Belge alıntısı

============

Mehmet Ali KAYA

Mehmet Ali KAYA

Hüküm ve hâkimiyet meselesi

Yüce Allah kâinatın yaratıcısı olup hüküm ve hâkimiyet sahibidir ve Allah’tan başka hüküm ve hakimieyet sahibi yoktur. Her konuda kanununu koymuş ve mahlûkatın onun hükümlerine boyun eğmesi dışında yapacağı hiçbir şeyi yoktur. Her şey ona boyun eğmeye hükmüne ram olmaya mahkûmdur. İzzet sahibi Allah’tır; her şey onun karşısında zelildir ve ister istemez hükmüne boyun eğmek mecburiyetindedir. Bunun zıddı düşünülemez.

Allah'ın iki nevi hükmü ve şeriatı vardır. Birincisi, tekvini şeriatıdır ki İrade ve kudretinin eseri olan bütün tabiat, fizik kanunları Allah'ın iradesinin eseri olup kudreti ile hareket ederler. İnsan ve insan dışındaki bütün varlıkların bunlara muhalif hareket etmesi muhaldir ve akıl haricidir. Varlıklar bu kanunları keşfederek ona uygun davranarak varlıklarını devam ettirir ve gelişimlerini temin eder. Bu tekvini kanunlara uymayanlar dünyada hemen cezalarını çekerler. İkincisi Allah'ın Kelam sıfatının gereği olan teşrii kanunları vardır ki bunlar emir ve neyih kapsamında olup kullarından istediği ve kulların da bunlara uyup uymama konusunda hür bıraktığı kanunlarıdır. Allah kullarına emretmiş ve nehyetmiştir, uyup uymama konusunda hür ve serbest bırakmıştır. Uyanların mükâfatı ve uymayanların cezalarını ise ahrete ikinci dirilişe ertelemiştir.

============

Gösterilen veriler
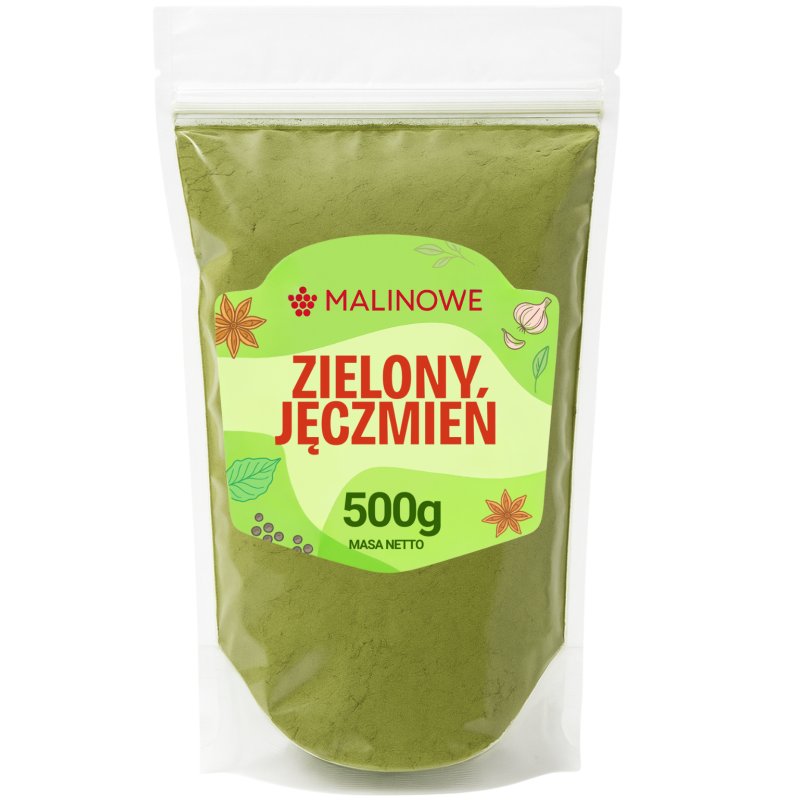 Zielony jęczmień 500g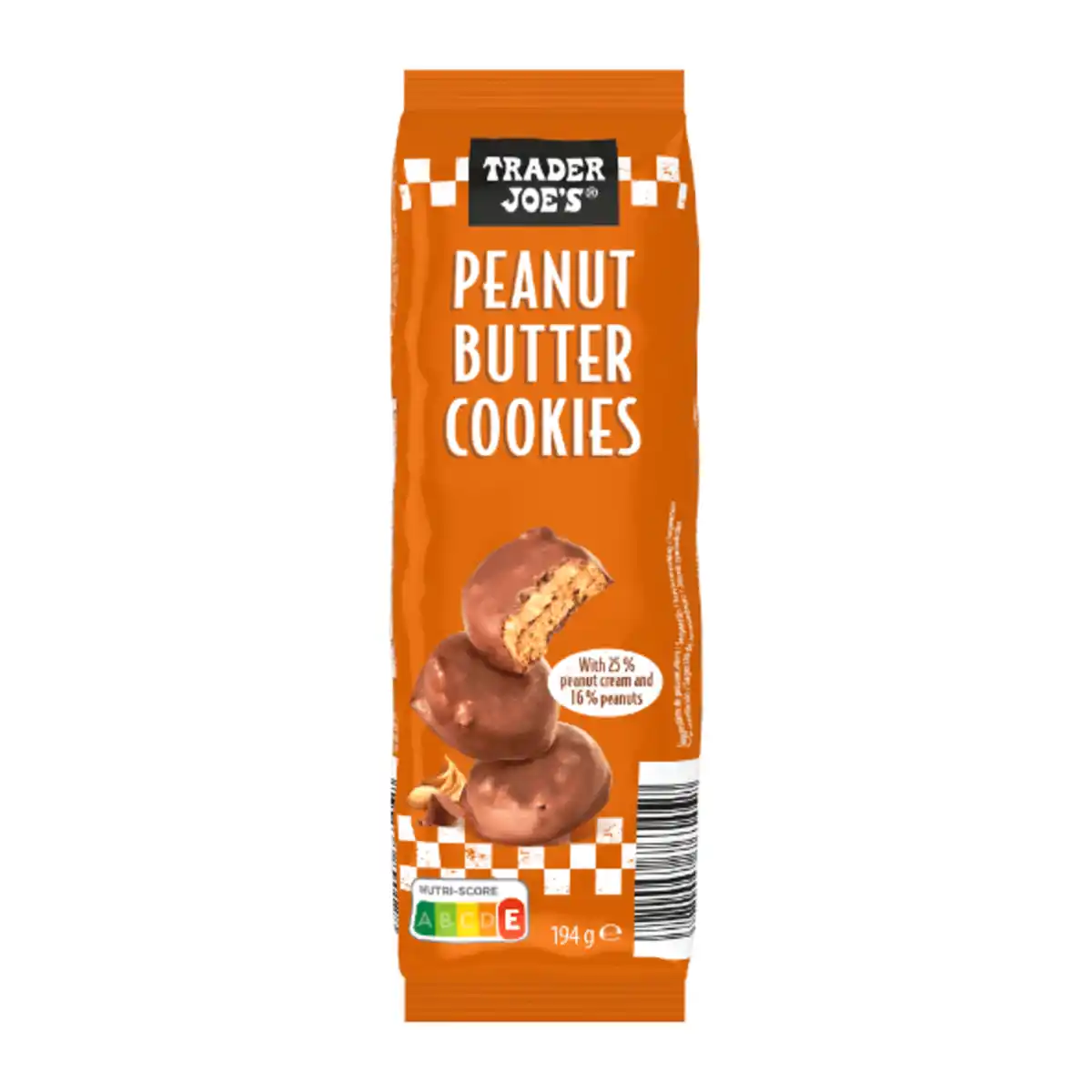 Bild 2 von TRADER JOE’S Crunchies / Peanut Butter Cookies 194g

============

Aşağıdakileri tamamlayın
[A] Hüküm ve hâkimiyet meselesini ele alan metinden "Allah'ın iki nevi" ifadesinden "ikinci dirilişe ertelemiştir." ifadesine kadar uzanan bölümü hiç değiştirmeden aktarın.
[B] Hüküm ve hâkimiyet meselesini ele alan metinde Allah'ı nitelendiren ve "yaratıcısı" ya da "sahibi" kelimesiyle biten tamlamaları sıralayın.

Cevap anahtarı
[A]
Allah'ın iki nevi hükmü ve şeriatı vardır. Birincisi, tekvini şeriatıdır ki İrade ve kudretinin eseri olan bütün tabiat, fizik kanunları Allah'ın iradesinin eseri olup kudreti ile hareket ederler. İnsan ve insan dışındaki bütün varlıkların bunlara muhalif hareket etmesi muhaldir ve akıl haricidir. Varlıklar bu kanunları keşfederek ona uygun davranarak varlıklarını devam ettirir ve gelişimlerini temin eder. Bu tekvini kanunlara uymayanlar dünyada hemen cezalarını çekerler. İkincisi Allah'ın Kelam sıfatının gereği olan teşrii kanunları vardır ki bunlar emir ve neyih kapsamında olup kullarından istediği ve kulların da bunlara uyup uymama konusunda hür bıraktığı kanunlarıdır. Allah kullarına emretmiş ve nehyetmiştir, uyup uymama konusunda hür ve serbest bırakmıştır. Uyanların mükâfatı ve uymayanların cezalarını ise ahrete ikinci dirilişe ertelemiştir.

[B]
kâinatın yaratıcısı
hüküm ve hâkimiyet sahibi
izzet sahibi